PROVIDED TEXT:
They always said, “You’ll grow into it, you’re just not ready. Wait ‘til you get older and meet the right man”. If I were a parent and my five-year-old said, “I never want to have children”, I’d probably say the same thing.
My sister is two years younger than me - she’s 42 - and she doesn’t have children either. We had the happiest childhood, and my parents are the most loving couple we could have had as an example. My mum’s from Liverpool, and she met my dad when she did a year abroad at a German university. They sent us to an international school in the Black Forest, before we moved to Hamburg when we were teenagers. They made us into very self-sufficient, independent women, who lead our lives the way we want, and sadly for them, that led to no grandchildren.
So I never played with dolls, and I’ve never felt maternal. There has never, ever been a time when I wanted children. I literally don’t understand the concept, the appeal; I don’t understand why somebody would put their life on hold, or risk their relationship for it.
I met my husband in a bar - my parents weren’t very impressed. Come to think of it, I met him in a gay bar, which turned out to be his bar. I was about to move to London, so on our second date I said, “Listen. I don’t intend to move in with you, I don’t want to have children, and I’m about to move abroad. Take it or leave it.” He couldn’t believe his luck - he’d also never wanted to have children.
For the last eight years, I’ve worked in global strategic marketing for contraception. It’s the only area that’s really different in all of pharma, because the target group aren’t patients, they’re not ill. These are young, healthy women who get to choose whether they use a certain birth control product, to have sex, but prevent a pregnancy. From the ‘60s to today, contraception has played a huge part in empowering women. It’s the first time women have had a choice - do they want to become pregnant or not - and it has a huge impact on how you lead your life.
When I worked for Bayer, they gave my husband and me the opportunity to relocate to Mexico. We wanted to spend a few years abroad, so we jumped at the chance. Before we went, we got some intercultural training - they told us all sorts of stuff like how Mexicans aren’t as punctual as the Germans... And they said I shouldn’t mention that I don’t want children. They recommended I say, “not yet”.
“Do you have children?” is the core question in Latin America. It’s not “how’s the weather?” or “how are you?” - you meet new colleagues, ask if they have children and talk about the family. It’s a nice thing, it’s not meant horribly. But you’d destroy that social opening if you just said “I don’t have kids, and I don’t want any either”; you’d strip the lubricant out of the conversation. That was the first time I thought that I needed to prepare an answer to that question, and I did need that answer.
My husband still had a business in Berlin, and he was back and forth a lot. He learned the hard way, that, if you have a certain quality standard, you have to do things yourself. That meant he had to be back in Germany every five, six weeks, sometimes at really short notice. Our relationship deteriorated, communication broke down between us; we were suddenly out of sync for the first time, misinterpreting conversations and texts...Things went downhill shockingly fast.
When it was clear that something was very wrong, I booked a flight back to Berlin. My husband and I took a walk and talked things through, and he suddenly said, “I’m not sure anymore if you’re the person I want to grow old with”. I nearly died. He was having something like a midlife crisis, and was questioning: is this the life I want to lead, is this where I want to go? And what am I going to leave behind? I think that’s a guy thing.

[Dataset entries]
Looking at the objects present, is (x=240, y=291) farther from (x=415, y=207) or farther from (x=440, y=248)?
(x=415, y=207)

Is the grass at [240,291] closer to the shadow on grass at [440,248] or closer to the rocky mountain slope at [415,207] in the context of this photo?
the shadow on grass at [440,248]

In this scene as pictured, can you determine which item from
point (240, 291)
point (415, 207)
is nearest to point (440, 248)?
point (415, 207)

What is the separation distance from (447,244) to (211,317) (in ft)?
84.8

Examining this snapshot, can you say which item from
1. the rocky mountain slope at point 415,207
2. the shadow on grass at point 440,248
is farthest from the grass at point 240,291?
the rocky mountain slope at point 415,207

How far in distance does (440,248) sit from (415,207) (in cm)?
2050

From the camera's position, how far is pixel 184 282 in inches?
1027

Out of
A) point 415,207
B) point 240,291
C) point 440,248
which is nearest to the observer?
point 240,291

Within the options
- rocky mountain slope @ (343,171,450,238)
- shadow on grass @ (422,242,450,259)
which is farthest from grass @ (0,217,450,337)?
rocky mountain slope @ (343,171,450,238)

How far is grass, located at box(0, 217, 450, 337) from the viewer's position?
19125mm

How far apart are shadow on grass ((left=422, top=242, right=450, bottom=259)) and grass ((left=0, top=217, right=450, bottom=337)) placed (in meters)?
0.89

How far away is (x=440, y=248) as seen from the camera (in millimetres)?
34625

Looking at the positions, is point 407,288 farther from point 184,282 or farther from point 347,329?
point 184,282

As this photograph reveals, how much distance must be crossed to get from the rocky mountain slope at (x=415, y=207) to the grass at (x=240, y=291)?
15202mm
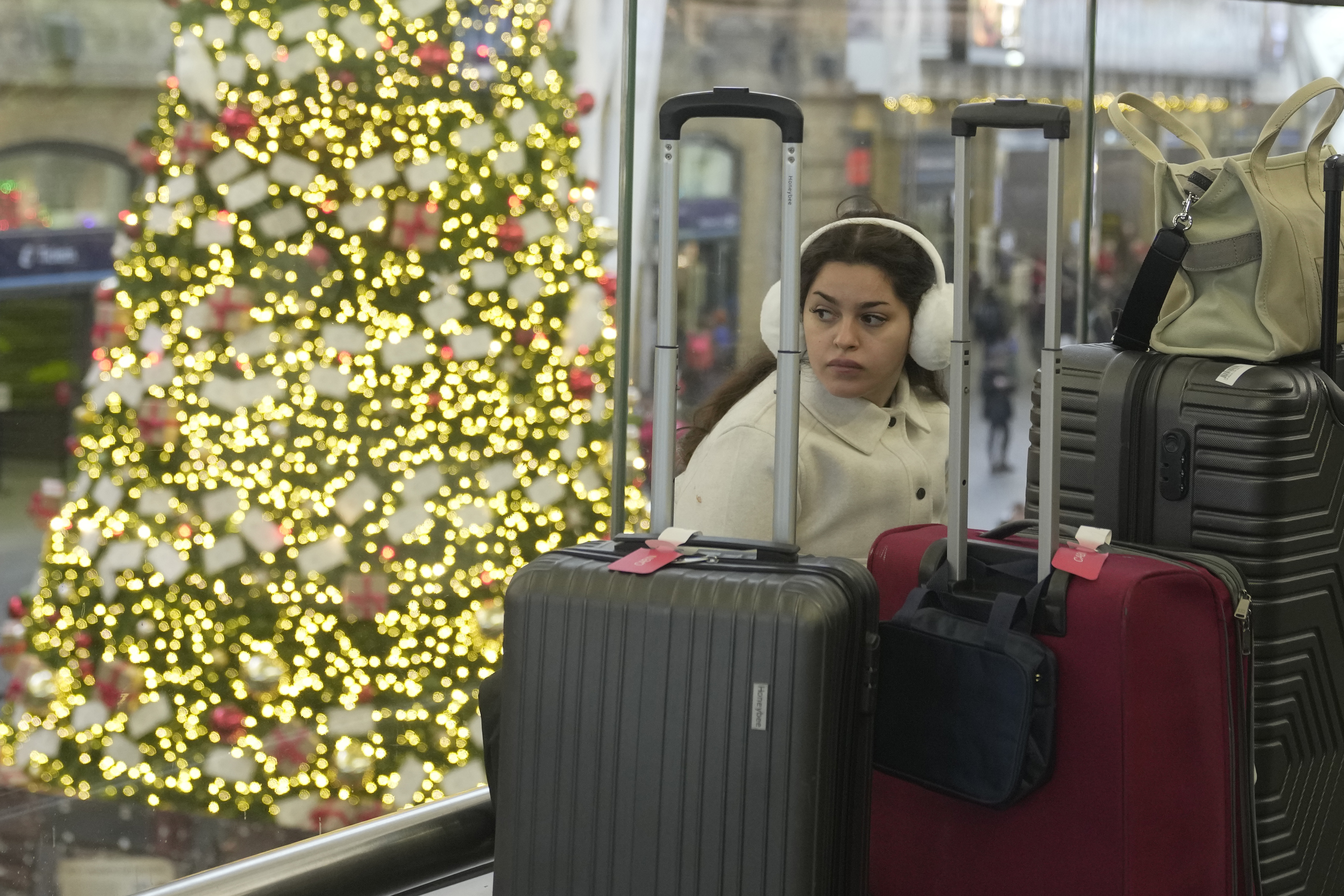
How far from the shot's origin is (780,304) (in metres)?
1.64

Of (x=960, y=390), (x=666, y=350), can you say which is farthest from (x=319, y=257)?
(x=960, y=390)

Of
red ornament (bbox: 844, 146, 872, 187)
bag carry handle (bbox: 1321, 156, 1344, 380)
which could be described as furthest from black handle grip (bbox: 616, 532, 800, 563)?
red ornament (bbox: 844, 146, 872, 187)

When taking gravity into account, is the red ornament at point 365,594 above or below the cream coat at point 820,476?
below

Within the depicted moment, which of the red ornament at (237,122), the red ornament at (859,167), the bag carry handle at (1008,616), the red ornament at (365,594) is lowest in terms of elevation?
the red ornament at (365,594)

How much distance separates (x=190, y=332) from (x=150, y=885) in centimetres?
107

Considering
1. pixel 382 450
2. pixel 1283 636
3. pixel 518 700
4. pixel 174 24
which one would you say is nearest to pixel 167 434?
pixel 382 450

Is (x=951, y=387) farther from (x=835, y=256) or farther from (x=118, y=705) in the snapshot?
(x=118, y=705)

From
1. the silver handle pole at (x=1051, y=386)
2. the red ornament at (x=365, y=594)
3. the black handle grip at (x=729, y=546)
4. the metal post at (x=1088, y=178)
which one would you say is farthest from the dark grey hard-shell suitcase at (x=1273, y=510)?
the metal post at (x=1088, y=178)

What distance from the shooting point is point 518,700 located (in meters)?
1.61

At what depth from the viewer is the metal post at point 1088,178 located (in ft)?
12.8

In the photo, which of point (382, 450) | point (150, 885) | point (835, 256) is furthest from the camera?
point (382, 450)

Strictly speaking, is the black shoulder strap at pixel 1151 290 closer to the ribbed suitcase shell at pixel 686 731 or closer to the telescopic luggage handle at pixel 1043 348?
the telescopic luggage handle at pixel 1043 348

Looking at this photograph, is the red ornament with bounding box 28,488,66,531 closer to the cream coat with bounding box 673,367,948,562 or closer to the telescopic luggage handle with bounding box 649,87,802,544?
the cream coat with bounding box 673,367,948,562

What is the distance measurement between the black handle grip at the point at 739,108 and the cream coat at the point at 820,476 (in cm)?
48
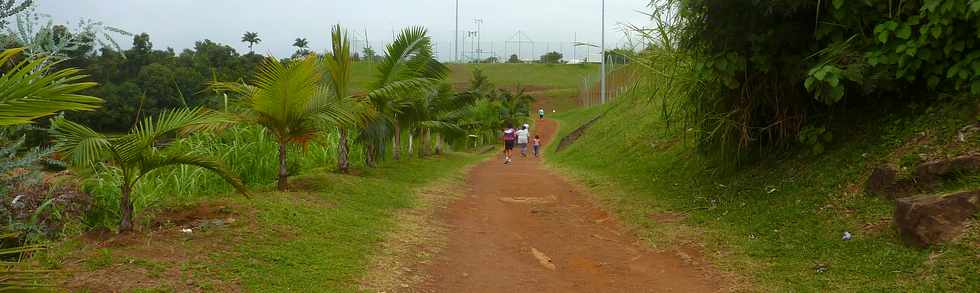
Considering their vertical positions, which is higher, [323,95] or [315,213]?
[323,95]

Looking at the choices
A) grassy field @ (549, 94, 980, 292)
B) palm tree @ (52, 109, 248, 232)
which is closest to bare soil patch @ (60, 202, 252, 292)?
palm tree @ (52, 109, 248, 232)

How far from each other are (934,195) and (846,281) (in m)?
1.26

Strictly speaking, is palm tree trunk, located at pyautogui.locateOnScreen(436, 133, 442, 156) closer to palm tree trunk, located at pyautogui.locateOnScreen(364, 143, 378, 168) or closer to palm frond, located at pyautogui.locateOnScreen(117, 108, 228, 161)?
palm tree trunk, located at pyautogui.locateOnScreen(364, 143, 378, 168)

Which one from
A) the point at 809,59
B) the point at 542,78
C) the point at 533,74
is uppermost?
the point at 533,74

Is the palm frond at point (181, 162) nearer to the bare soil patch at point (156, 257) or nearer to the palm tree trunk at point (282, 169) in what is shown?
the bare soil patch at point (156, 257)

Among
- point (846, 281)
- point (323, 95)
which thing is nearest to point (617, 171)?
point (323, 95)

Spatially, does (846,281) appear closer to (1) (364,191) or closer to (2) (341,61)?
(1) (364,191)

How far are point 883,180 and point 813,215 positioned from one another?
0.67 metres

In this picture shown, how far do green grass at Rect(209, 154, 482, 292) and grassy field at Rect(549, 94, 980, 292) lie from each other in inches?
115

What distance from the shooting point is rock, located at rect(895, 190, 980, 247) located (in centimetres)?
549

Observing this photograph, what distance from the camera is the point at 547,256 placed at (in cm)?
696

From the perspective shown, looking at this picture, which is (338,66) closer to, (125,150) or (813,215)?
(125,150)

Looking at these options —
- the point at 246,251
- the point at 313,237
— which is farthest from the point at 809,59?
the point at 246,251

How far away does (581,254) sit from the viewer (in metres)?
7.10
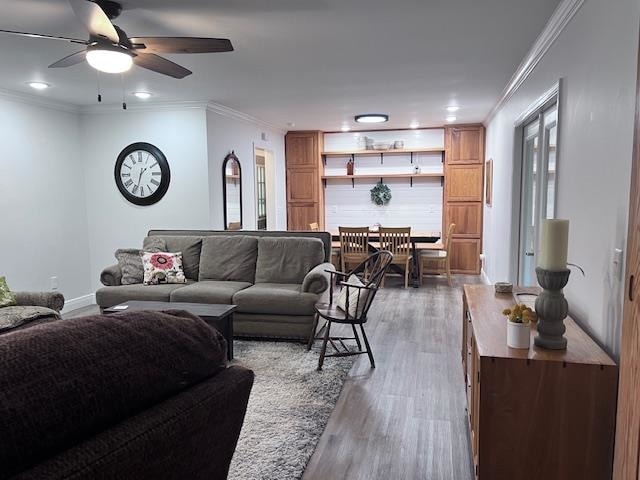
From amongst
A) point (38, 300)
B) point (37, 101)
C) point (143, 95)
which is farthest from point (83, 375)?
point (37, 101)

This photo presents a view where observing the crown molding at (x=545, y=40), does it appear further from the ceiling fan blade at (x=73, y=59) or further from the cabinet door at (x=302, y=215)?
the cabinet door at (x=302, y=215)

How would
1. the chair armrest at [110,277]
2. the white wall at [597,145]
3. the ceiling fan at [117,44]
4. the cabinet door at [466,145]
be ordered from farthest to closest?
1. the cabinet door at [466,145]
2. the chair armrest at [110,277]
3. the ceiling fan at [117,44]
4. the white wall at [597,145]

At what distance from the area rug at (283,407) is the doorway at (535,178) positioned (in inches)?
68.7

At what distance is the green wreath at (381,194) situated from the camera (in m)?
8.23

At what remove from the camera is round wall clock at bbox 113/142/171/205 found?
559cm

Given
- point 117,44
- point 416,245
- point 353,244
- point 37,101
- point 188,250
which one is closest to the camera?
point 117,44

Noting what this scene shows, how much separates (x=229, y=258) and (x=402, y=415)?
2582mm

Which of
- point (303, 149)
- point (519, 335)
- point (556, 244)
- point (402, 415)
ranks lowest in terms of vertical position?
point (402, 415)

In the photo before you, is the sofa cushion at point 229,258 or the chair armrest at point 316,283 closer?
the chair armrest at point 316,283

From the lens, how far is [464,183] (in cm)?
763

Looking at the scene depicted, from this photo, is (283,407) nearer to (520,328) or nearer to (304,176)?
(520,328)

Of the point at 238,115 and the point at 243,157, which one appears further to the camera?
the point at 243,157

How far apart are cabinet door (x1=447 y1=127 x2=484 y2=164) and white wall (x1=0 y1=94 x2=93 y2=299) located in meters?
5.47

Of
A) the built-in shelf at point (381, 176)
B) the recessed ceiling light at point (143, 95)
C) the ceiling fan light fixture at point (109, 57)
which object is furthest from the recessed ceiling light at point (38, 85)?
the built-in shelf at point (381, 176)
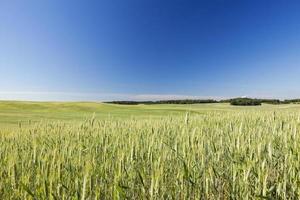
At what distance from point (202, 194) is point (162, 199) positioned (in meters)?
0.53

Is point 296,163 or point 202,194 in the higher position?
point 296,163

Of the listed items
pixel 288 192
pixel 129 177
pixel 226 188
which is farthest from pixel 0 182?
pixel 288 192

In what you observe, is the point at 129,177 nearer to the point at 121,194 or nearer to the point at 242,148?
the point at 121,194

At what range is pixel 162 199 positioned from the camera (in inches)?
95.0

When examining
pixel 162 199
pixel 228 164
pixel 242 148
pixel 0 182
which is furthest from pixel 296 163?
pixel 0 182

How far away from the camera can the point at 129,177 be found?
278 cm

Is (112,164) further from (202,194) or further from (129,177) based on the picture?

PARTS OF THE EXERCISE:
a – Answer these about the account about not wanting children:
(i) How old is the writer's sister?
(ii) Which city is the writer's mother from?
(iii) For how many years has the writer worked in global strategic marketing for contraception?
b – Could you print, word for word, the part of the account about not wanting children that opens with the words containing "My sister is" and closes with "to no grandchildren."?

RESULTS BY TASK:
a –
(i) 42
(ii) Liverpool
(iii) Eight years

b –
My sister is two years younger than me - she’s 42 - and she doesn’t have children either. We had the happiest childhood, and my parents are the most loving couple we could have had as an example. My mum’s from Liverpool, and she met my dad when she did a year abroad at a German university. They sent us to an international school in the Black Forest, before we moved to Hamburg when we were teenagers. They made us into very self-sufficient, independent women, who lead our lives the way we want, and sadly for them, that led to no grandchildren.